The Longboat Key Fire Rescue Department is taking several precautionary measures to protect first responders.
Four members of the Longboat Key Fire Rescue Department are in isolation because of exposure to COVID-19, according to Fire Chief Paul Dezzi.
Dezzi said the members will remain in isolation for the next 14 days. Members of the department who have not been exposed to coronavirus are getting paid overtime to fill the void, Dezzi said.
“We are stressing to our own personnel to use cautionary measures on each call we put in place,” Dezzi said.
The precautionary measures include a specific batch of questions when someone calls 911 to prepare the responding crews. The questions from 911 calltakers include:
- Have you had the flu?
- Have you been out of town?
- How long have you been sick?
- Do you have a fever?
If the caller responds “yes” to the questions, it alerts the dispatcher to let first responders know they might have to wear protective equipment, including eye protection, a mask, gloves and a gown before entering a residence.
Even with this protocol, Dezzi said first responders are treating every call as if there is a COVID-19 patient.

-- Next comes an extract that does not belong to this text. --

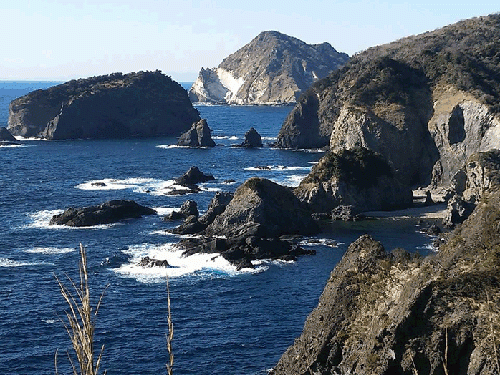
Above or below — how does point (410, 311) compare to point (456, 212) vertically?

A fire truck will wait outside while one of the first responders enters the home wearing the protective equipment and while maintaining a 6- to 10-foot distance. If the first responder determines the patient could be positive, that person alerts the rest of the responding crew that they need to wear their protective equipment.
Dezzi said the first responders are also communicating with patients by using Apple’s videoconferencing system FaceTime.
“So if we use FaceTime, we could use it prior to getting on scene or when we arrive on scene," Dezzi said. "We can actually talk to the patient from inside the ambulance or even from the outside and give them some direction."
Dezzi said the department has never used FaceTime before for its operations. Using FaceTime is not mandatory for first responders or patients.
As of Friday, the department has also implemented a policy that temporarily suspends firefighters from working side jobs in health care. It includes working in an emergency room, in the private sector or for private ambulance services.
On Wednesday, Dezzi sent an email to Longboat Key organizations asking for help in finding personal protective equipment for firefighters and paramedics.
Specifically, Dezzi is looking for Tyvek suits, masks and protective gloves, which are used in a variety of industries. Dezzi hasn’t received any responses to his email yet.
“There’s a possibility if this COVID-19 continues, that we might not have the proper personal protective equipment that’s necessary for first responders,” Dezzi said.
Dezzi said Longboat Key has requested the protective equipment from the state, but has not received any of it yet.
“We have a stack of all the equipment in our warehouse here at the fire department,” Dezzi said. “It’s limited. It’s not endless.”
Dezzi stressed it’s important for everyone to remain patient amid the coronavirus pandemic.
“One of the things we've noticed is that every time a fire truck pulls up to a building or an ambulance pulls up to a building, we have many people come outside and are there,” Dezzi said. “ We've never had this happen before.”
Dezzi asked for people to give first responders space to operate.
Coronavirus testing sites have also started to pop up in the area; Manatee County opened its first drive-thru COVID-19 testing site on Thursday and Sarasota County’s site opens Friday. However, visitors must be referred by a physician and have a prescription.
As of Friday morning, data from the Florida Department of Health shows Manatee County has 25 confirmed cases of coronavirus and Sarasota County has 34. The positive tests include a resident who lives in Seaplace and is a member of Temple Beth Israel on Longboat Key and a resident of the Privateer condominium complex. A resident of Grand Bay also relayed through friends a positive test result.
Data from the Centers for Disease Control and Prevention shows more than 25,000 people have died from coronavirus, including 29 in Florida.